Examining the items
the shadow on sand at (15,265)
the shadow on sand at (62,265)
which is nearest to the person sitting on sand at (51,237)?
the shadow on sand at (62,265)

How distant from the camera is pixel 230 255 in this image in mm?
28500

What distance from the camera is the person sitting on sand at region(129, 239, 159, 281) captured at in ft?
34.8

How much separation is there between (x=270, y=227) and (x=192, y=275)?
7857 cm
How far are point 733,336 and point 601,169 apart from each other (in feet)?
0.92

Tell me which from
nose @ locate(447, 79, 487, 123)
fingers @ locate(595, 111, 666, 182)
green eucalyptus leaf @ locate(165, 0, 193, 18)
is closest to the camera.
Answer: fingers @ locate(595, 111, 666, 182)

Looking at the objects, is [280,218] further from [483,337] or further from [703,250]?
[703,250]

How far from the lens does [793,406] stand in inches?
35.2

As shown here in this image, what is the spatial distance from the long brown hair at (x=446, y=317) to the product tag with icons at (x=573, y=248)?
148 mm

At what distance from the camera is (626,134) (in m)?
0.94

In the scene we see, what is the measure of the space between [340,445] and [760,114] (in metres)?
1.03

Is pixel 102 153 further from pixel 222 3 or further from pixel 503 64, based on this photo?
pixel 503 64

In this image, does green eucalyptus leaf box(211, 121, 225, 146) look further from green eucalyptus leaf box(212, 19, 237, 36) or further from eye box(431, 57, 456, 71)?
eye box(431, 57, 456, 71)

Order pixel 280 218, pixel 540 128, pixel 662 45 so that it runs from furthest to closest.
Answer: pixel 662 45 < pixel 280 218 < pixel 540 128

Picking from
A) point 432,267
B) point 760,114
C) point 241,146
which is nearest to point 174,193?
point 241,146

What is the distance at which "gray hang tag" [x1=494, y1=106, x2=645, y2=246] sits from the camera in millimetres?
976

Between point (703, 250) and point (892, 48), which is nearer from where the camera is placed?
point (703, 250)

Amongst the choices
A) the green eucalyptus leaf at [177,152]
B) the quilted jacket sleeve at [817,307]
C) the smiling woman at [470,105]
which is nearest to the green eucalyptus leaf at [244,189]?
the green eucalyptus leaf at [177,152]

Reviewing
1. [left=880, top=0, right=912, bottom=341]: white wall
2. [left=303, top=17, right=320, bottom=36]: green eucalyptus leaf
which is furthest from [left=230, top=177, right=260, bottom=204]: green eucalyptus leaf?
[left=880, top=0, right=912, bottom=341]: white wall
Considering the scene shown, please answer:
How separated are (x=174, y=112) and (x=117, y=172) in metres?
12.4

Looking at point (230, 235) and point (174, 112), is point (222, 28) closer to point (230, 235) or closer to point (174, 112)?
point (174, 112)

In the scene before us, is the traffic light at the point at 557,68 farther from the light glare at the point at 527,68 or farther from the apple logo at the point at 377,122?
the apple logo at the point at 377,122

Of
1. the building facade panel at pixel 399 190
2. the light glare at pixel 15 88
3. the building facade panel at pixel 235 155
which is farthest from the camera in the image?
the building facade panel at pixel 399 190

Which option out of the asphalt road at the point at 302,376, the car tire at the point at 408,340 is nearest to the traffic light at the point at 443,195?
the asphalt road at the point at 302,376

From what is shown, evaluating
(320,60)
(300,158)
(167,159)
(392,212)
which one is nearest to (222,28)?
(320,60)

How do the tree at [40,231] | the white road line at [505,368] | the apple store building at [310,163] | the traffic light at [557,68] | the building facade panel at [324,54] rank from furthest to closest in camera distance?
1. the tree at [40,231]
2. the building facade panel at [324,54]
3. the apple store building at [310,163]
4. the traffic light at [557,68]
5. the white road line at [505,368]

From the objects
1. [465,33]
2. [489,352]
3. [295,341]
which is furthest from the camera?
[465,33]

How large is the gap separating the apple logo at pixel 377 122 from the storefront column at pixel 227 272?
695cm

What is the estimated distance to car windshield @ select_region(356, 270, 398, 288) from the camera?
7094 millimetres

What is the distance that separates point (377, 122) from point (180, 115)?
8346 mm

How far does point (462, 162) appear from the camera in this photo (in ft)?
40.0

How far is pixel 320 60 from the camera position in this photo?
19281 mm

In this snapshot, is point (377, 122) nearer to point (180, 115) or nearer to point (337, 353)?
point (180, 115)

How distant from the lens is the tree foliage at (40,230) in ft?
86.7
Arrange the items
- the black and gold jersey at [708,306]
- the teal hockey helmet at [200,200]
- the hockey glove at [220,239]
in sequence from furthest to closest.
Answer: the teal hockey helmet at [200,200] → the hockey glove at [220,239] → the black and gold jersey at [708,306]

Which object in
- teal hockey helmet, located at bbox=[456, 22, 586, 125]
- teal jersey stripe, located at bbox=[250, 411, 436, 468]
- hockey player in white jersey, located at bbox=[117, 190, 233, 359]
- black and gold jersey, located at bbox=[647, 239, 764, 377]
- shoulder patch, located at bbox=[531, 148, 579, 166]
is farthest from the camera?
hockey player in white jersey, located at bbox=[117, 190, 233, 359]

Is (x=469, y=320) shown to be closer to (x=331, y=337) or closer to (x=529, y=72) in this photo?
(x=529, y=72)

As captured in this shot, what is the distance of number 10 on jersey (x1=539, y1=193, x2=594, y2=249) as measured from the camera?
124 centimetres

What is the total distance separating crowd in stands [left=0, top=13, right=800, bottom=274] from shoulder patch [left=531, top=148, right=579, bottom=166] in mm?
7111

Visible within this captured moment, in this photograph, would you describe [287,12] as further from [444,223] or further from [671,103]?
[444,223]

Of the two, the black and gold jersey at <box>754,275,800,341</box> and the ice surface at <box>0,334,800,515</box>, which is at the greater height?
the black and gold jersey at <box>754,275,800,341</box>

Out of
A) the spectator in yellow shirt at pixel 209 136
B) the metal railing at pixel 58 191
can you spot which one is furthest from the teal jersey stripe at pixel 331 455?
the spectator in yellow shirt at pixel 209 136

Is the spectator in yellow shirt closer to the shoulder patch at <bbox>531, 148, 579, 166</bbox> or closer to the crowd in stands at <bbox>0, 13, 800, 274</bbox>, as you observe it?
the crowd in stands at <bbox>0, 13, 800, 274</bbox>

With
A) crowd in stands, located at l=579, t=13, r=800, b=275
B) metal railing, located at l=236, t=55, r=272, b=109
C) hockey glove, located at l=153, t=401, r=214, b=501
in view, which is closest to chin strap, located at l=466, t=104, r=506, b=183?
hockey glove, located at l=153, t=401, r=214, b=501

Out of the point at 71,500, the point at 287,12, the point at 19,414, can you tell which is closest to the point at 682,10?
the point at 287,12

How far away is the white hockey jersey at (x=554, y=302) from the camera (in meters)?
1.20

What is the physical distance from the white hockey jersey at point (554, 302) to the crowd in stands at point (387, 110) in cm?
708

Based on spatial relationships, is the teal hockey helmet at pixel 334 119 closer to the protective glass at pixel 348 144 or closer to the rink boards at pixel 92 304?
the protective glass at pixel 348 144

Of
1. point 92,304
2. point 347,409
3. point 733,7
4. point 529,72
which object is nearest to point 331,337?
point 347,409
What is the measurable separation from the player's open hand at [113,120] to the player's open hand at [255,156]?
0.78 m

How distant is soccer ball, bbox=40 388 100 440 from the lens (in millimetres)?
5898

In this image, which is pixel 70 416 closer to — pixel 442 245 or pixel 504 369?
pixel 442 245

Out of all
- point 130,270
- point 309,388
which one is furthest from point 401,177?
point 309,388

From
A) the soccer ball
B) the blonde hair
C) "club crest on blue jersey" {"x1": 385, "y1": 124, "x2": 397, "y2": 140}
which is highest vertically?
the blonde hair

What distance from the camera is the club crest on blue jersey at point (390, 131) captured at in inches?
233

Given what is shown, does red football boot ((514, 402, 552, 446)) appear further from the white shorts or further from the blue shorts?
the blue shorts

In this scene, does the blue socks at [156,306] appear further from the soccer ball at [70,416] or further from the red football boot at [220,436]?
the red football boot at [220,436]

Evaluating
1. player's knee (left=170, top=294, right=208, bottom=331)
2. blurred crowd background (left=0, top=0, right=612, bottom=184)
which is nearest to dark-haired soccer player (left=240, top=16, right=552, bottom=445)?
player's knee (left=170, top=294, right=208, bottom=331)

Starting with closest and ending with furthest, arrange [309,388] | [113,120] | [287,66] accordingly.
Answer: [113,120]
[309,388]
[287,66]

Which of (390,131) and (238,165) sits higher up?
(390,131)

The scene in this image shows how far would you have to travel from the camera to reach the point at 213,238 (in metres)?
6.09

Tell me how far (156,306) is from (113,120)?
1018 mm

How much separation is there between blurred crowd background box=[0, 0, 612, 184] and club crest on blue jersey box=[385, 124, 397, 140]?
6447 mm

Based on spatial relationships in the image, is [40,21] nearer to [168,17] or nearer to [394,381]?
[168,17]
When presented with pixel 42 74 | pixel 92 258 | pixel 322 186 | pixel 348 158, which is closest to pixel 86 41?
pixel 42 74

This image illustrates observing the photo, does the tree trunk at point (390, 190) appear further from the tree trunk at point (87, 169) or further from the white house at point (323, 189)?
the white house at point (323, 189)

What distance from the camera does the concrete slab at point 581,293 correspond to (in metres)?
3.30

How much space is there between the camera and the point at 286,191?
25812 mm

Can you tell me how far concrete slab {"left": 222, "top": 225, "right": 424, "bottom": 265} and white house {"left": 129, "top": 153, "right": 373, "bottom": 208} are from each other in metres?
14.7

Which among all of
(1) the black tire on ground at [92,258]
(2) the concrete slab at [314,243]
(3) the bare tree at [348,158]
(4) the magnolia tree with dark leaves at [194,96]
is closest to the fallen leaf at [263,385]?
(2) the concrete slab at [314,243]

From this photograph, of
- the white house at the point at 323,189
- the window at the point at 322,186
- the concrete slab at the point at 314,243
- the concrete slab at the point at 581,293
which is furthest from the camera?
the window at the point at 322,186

....

Can you quote exactly the lines from the one containing "Can you tell me" through the last line of the records above, and nothing else?

» EXERCISE RESULT:
Can you tell me how far concrete slab {"left": 222, "top": 225, "right": 424, "bottom": 265} and white house {"left": 129, "top": 153, "right": 373, "bottom": 208} are from each other in metres?
14.7

Which among all of
(1) the black tire on ground at [92,258]
(2) the concrete slab at [314,243]
(3) the bare tree at [348,158]
(4) the magnolia tree with dark leaves at [194,96]
is closest to the fallen leaf at [263,385]?
(2) the concrete slab at [314,243]

From this photograph, of
- the white house at the point at 323,189
- the window at the point at 322,186
- the concrete slab at the point at 314,243
- the concrete slab at the point at 581,293
which is furthest from the camera?
the window at the point at 322,186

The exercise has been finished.